Injured Fittipaldi “living the race” with Coyne's team at Indy
Despite being forced to miss the Indy 500 through injury, Pietro Fittipaldi says he’s been listening to Dale Coyne Racing’s team radio exchanges and trying to gain as much knowledge as possible of the race.
In an extensive interview on Motorsport Report, Fittipaldi says that tuning into the team radio and conversations with Coyne’s full-timer Sebastien Bourdais have helped him prepare for being a rookie in the Indy 500.
Fittipaldi broke both legs in an LMP1 crash at Spa-Francorchamps earlier this month, and was forced to miss the 500, one of the seven races he had scheduled to campaign the #19 DCR-Honda.
“Sebastien has been a real good friend of mine,” he said, “and he has been here several times to see how I’m doing but also to let me know how things are going out there on track.
“What I’ve been trying to do is live the weekend without actually racing it,” he said. “So when I come back next year or the year after, I’ve already been through an Indy 500 weekend, all the procedures that go with it, practice days leading up to qualifying and then after qualifying in the race.
“I have the team radio there and I listen to all the chatter from my team.”
Regarding his replacement for Indy, the team’s other part-timer in the #19, Zachary Claman De Melo, Fittipaldi remarked: “He’s a rookie as well [but] the team is doing a great job of getting him up to speed.
"He has a great teammate in Sebastien who has a lot of experience, and I wish him all the best, and the whole team as well.”
Recovery and rehab
Fittipaldi has just one IndyCar start under his belt so far, qualifying a remarkable 10th at Phoenix – his first oval race – although eventually sliding into the wall during the race.
However, the 21-year-old, reigning champion in the now defunct Formula V8 3.5 series, chose to embark on his recovery in Indianapolis, under the guidance of legendary doctor, Terry Trammell.
Fittipaldi explained: “I had surgery [in Belgium] on the day of the accident and a week later I flew to Indianapolis to be with all the IndyCar doctors, and they set up a really good program for me.
"Five to six times a week I’m training at PitFit, which is a training facility where a lot of drivers go, to train my upper body so when I get back in the car I’m not completely unfit and it won’t be too difficult.
"And I’m [living] at the motorhome at the track, which first is great because I can follow what’s going on with the team… But also the Medical Center is right behind my motorhome, and I can go five to six times a week training [at PitFit] and five or six times a week to do physical therapy. Every day, from 9 to 5, just working on my body, trying to get back.
“The REV group have been really helpful to me, lending me this motorhome and I’m going to stay here until June 20th, then I go back to North Carolina. As soon as I can walk on one leg, and do things on my own, I’ll go back home.”
Formula 1 talks
Fittipaldi also admitted there had been dialogue between himself and the Haas F1 team, based in Kannapolis, NC, although he remains focused on getting back with Dale Coyne Racing in IndyCar.

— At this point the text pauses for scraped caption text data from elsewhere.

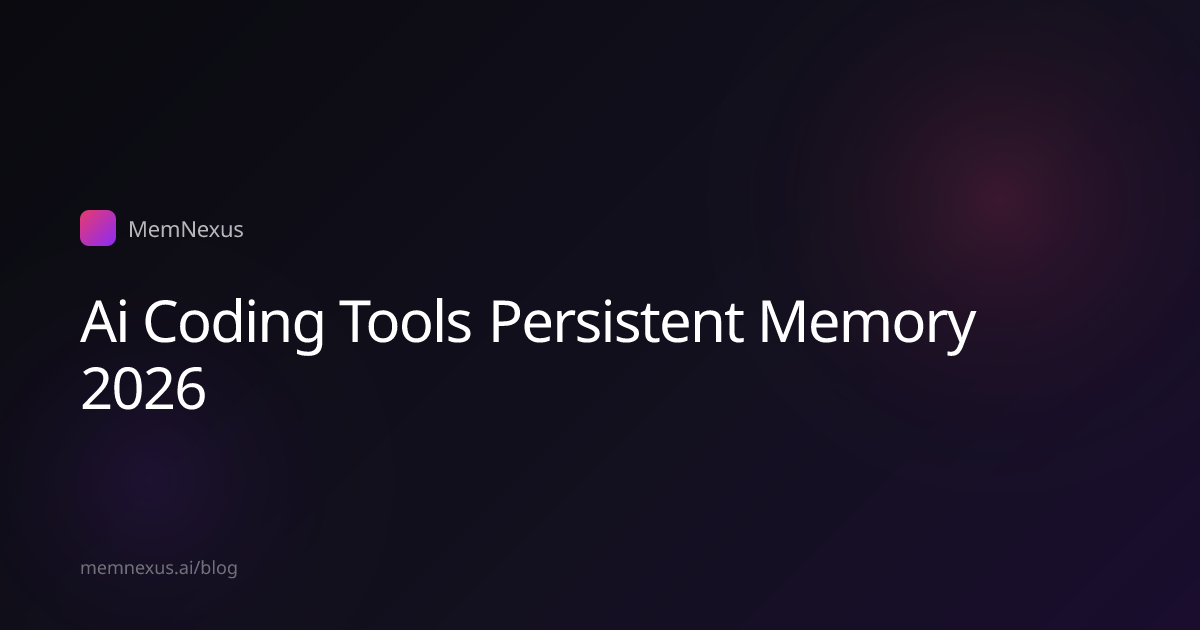 Which AI Coding Tools Support Persistent Memory in 2026? | MemNexus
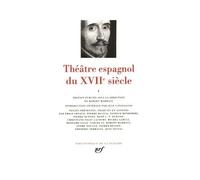 Théâtre espagnol du XVIIe siècle – Tome 1 – Gallimard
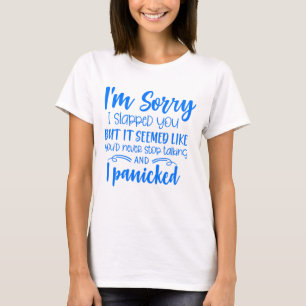 T-shirt Désolé de t'avoir giflé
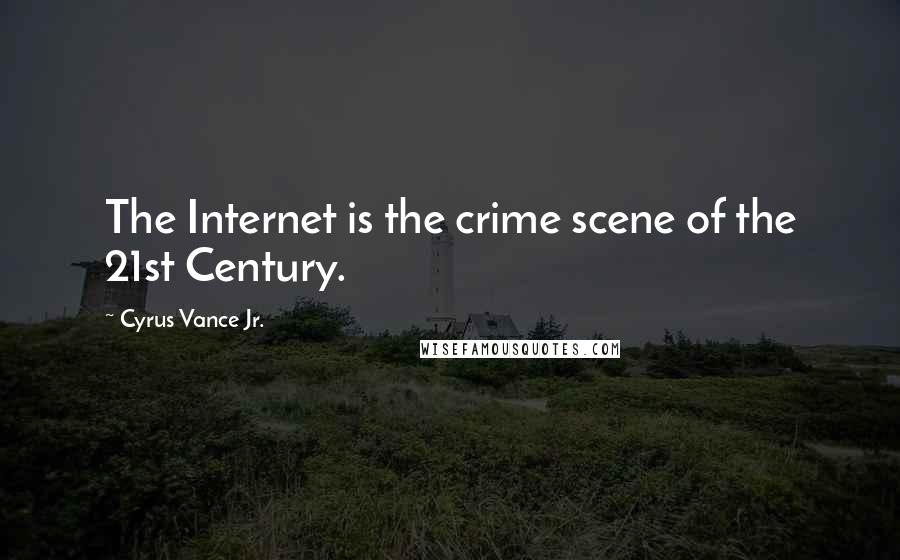 Cyrus Vance Jr. Quotes: The Internet is the crime scene of the 21st Century.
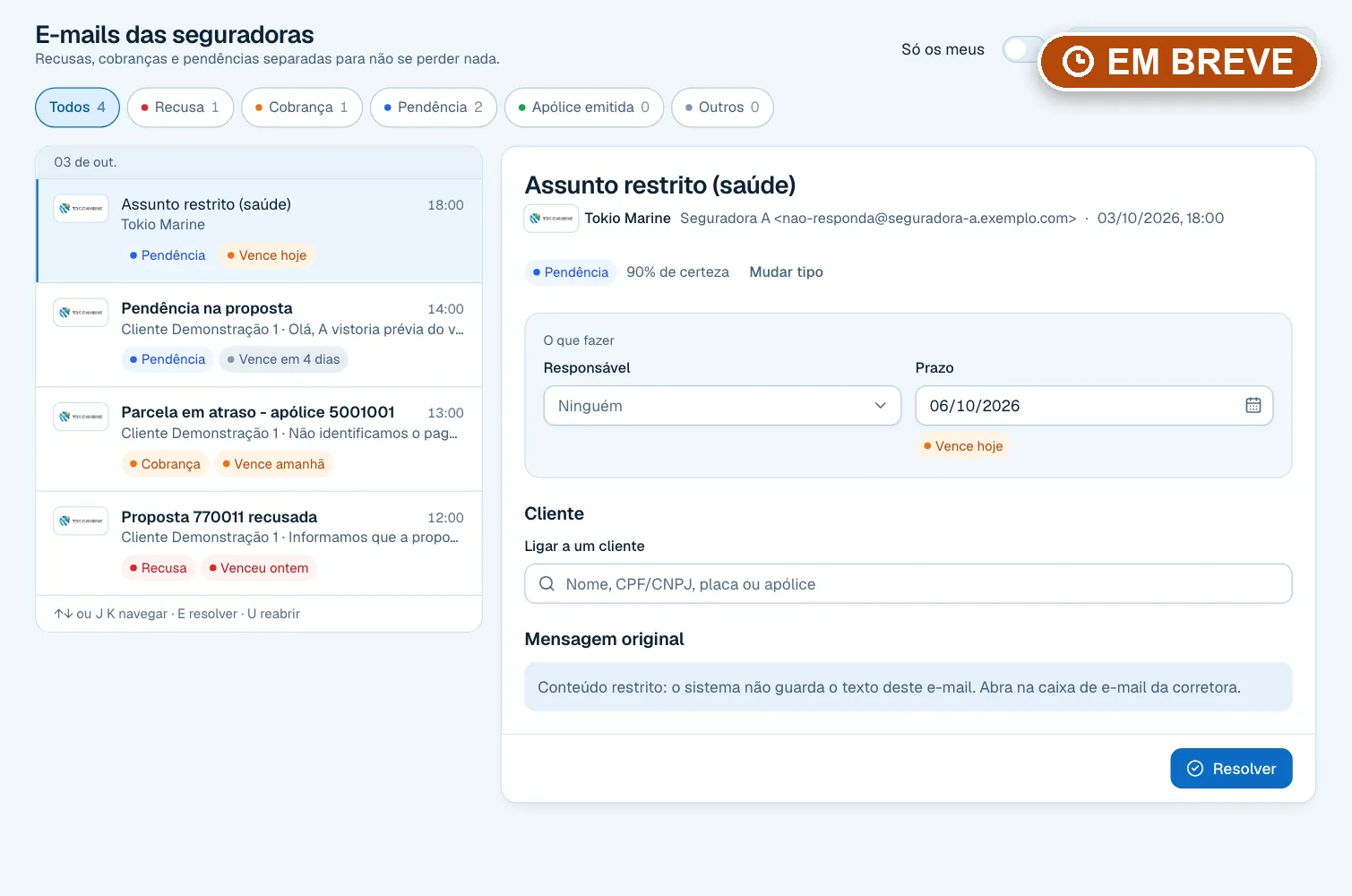 Em breve: e-mails das seguradoras separados em recusa, cobrança e pendência (dados fictícios).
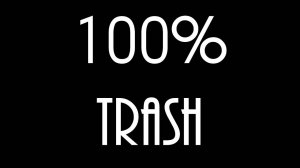 100% TRASH №1 (PILOT)  от ASH2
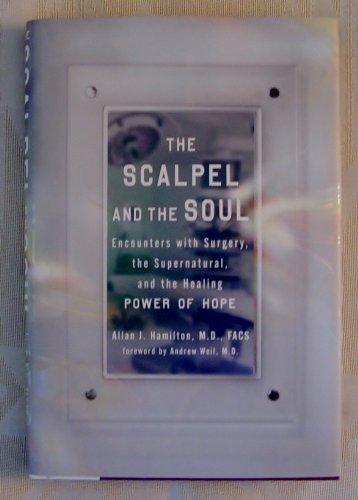 The Scalpel and the Soul: Encounters With Surgery the Supernatural, and the Healing Power of Hope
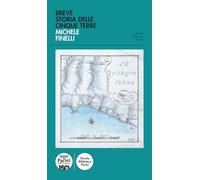 Breve storia delle Cinque Terre (Piccola biblioteca Pacini)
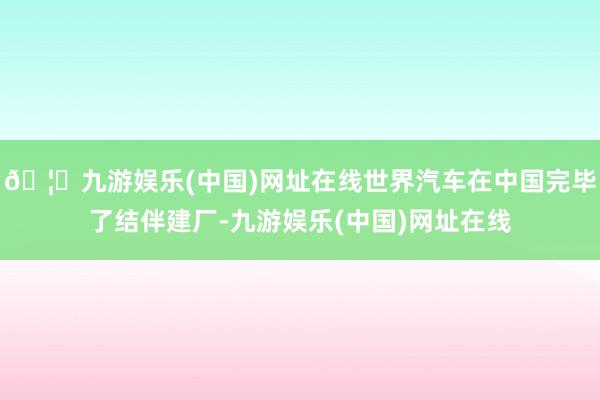 🦄九游娱乐(中国)网址在线世界汽车在中国完毕了结伴建厂-九游娱乐(中国)网址在线
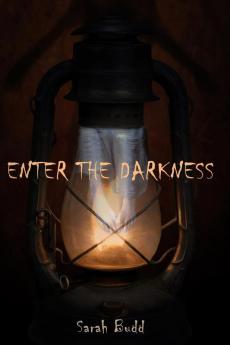 Enter the Darkness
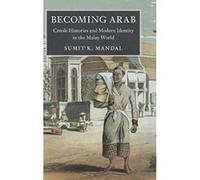 Becoming Arab: Creole Histories and Modern Identity in the Malay World (Asian Connections) - [Version Originale] Inconnu (Auteur)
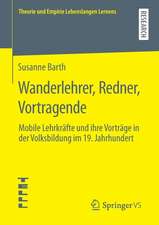 Wanderlehrer, Redner, Vortragende: Mobile Lehrkräfte und ihre Vorträge in der Volksbildung im 19. Jahrhundert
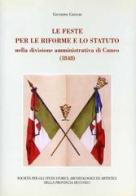 Le feste per le riforme e lo statuto nella divisione amministrativa di Cuneo (1848) di Giuseppe Griseri edito da Soc. Studi Stor. Archeologici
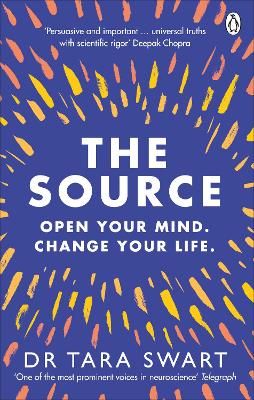 The Source: Open Your Mind, Change Your Life by Dr Tara Swart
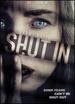 Shut in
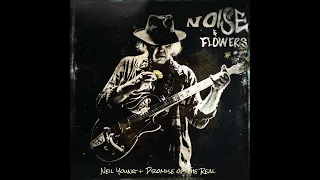 Neil Young + Promise of the Real - Comes a Time (Live) [Official Audio]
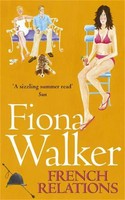 French Relations | Fiona Walker | Englisch | Taschenbuch | Hodder Paperbacks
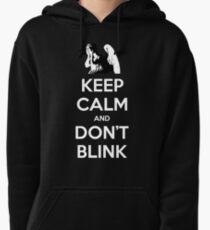 KEEP CALM and Don't Blink Pullover Hoodie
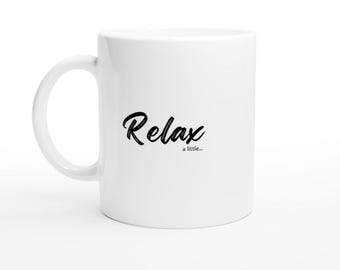 Relax a little - White Coffee Mug, Motivational Mug, Inspirational Tea Mug, Positive Vibes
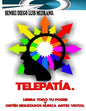 Telepatía.: Libera todo tu poder y obtén resultados nunca antes vistos. - Paperback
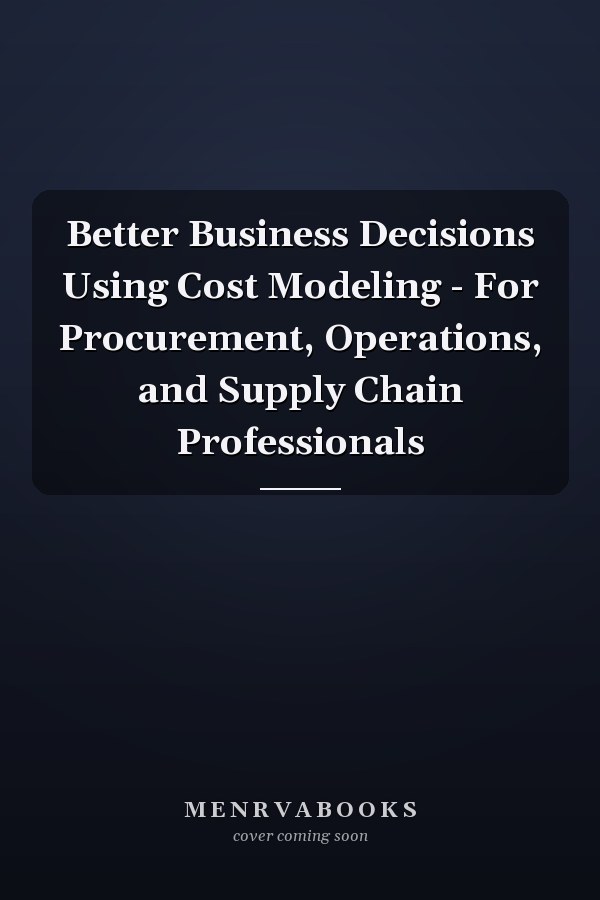 Better Business Decisions Using Cost Modeling - For Procurement, Operations, and Supply Chain Professionals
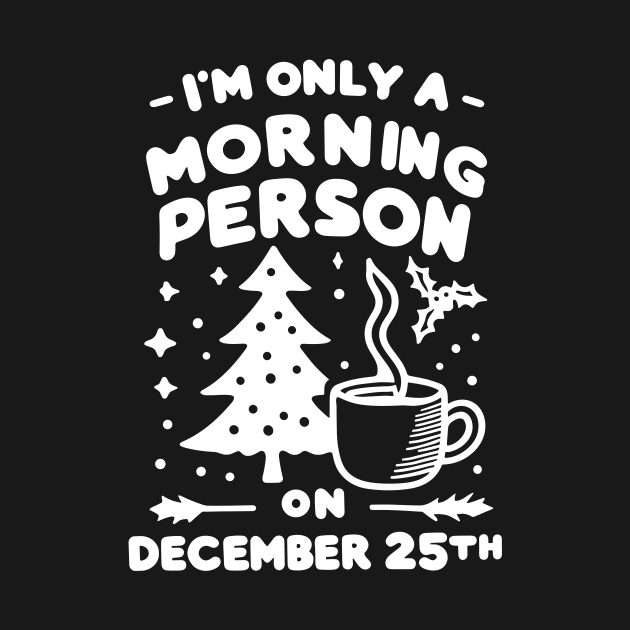 I'm Only a Morning Person on December 25th by Francois Ringuette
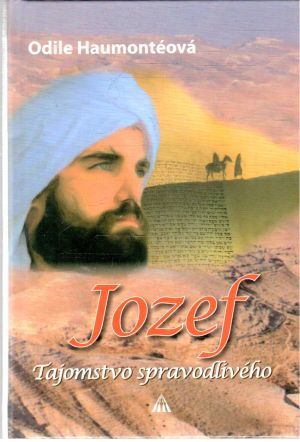 Jozef - Tajomstvo spravodlivého - Haumontéová Odile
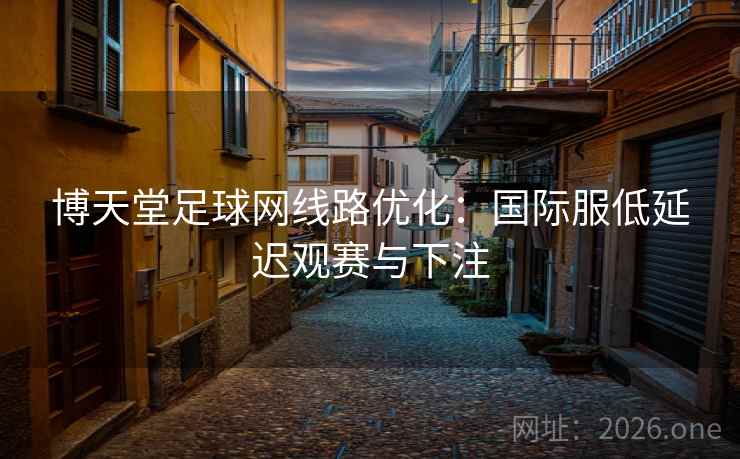 博天堂足球网线路优化:国际服低延迟观赛与下注 博天堂足球网线路优化:国际服低延迟观赛与下注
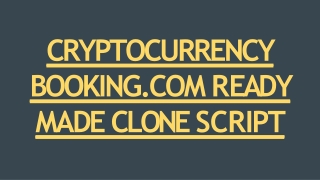 Readymade Booking.com Clone Script -  Cryptocurrency Integrations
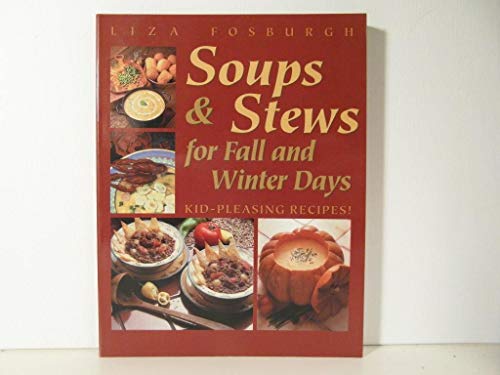 Soups and Stews for Fall and Winter Days: Kid-Pleasing Recipes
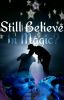 Still Believe In Magic? (A Buckin Fanfic)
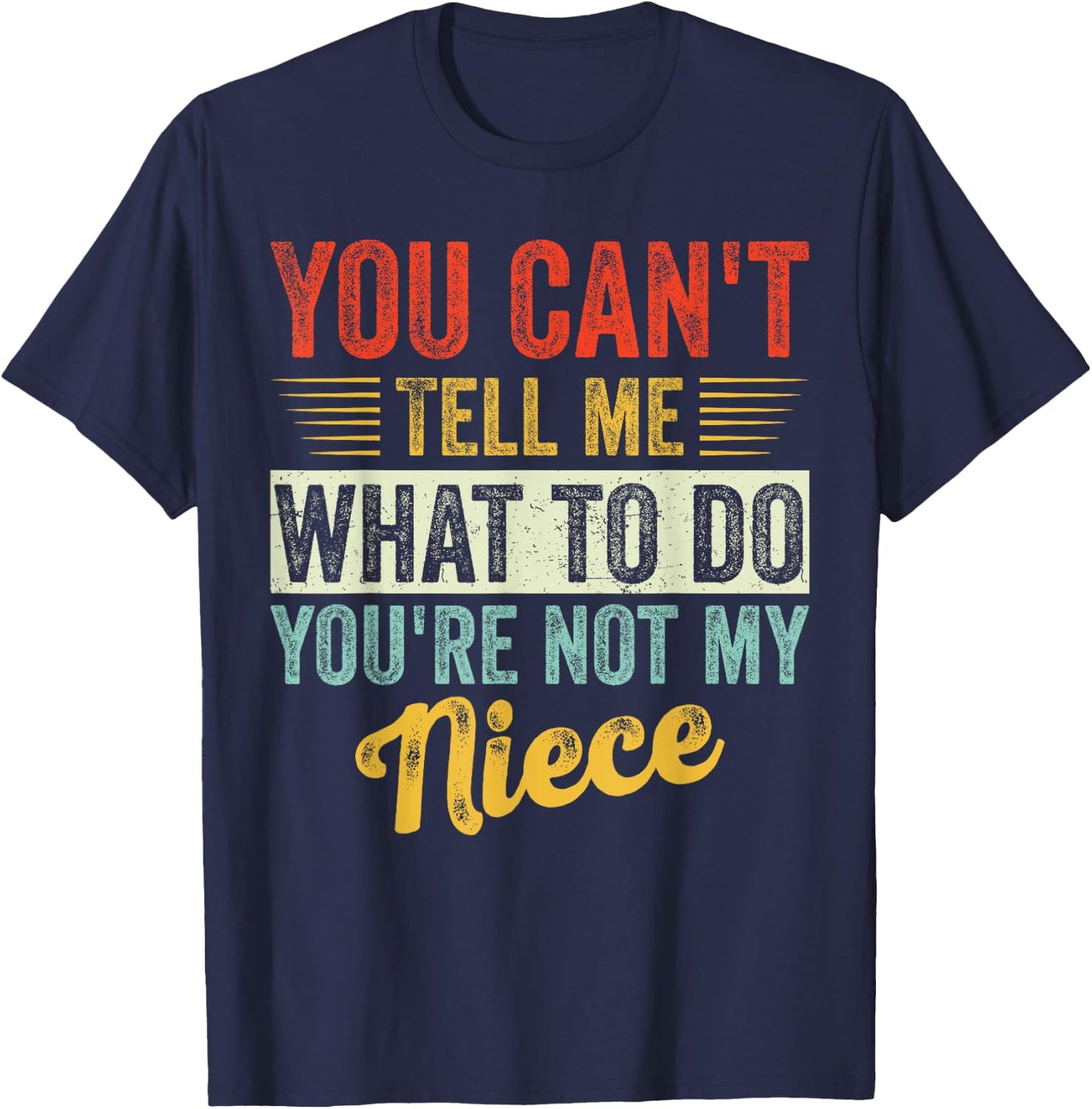 You Can't Tell Me What To Do You're Not My Niece Fathers T-Shirt - T-Shirt | Navy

“I had a meeting with Guenther [Steiner, Haas F1’s team principal] a couple of months ago, and we were talking before the accident.
“He sent me a couple of messages after the accident. He was very supportive. So we’re still just talking.
“The main focus for me getting better, to get back in the car as soon as possible, and then after that anything can happen. We’re definitely still talking but for now I’m just focused on getting back in a car for the last five [IndyCar] races [Mid-Ohio, Pocono, Gateway, Portland and Sonoma].”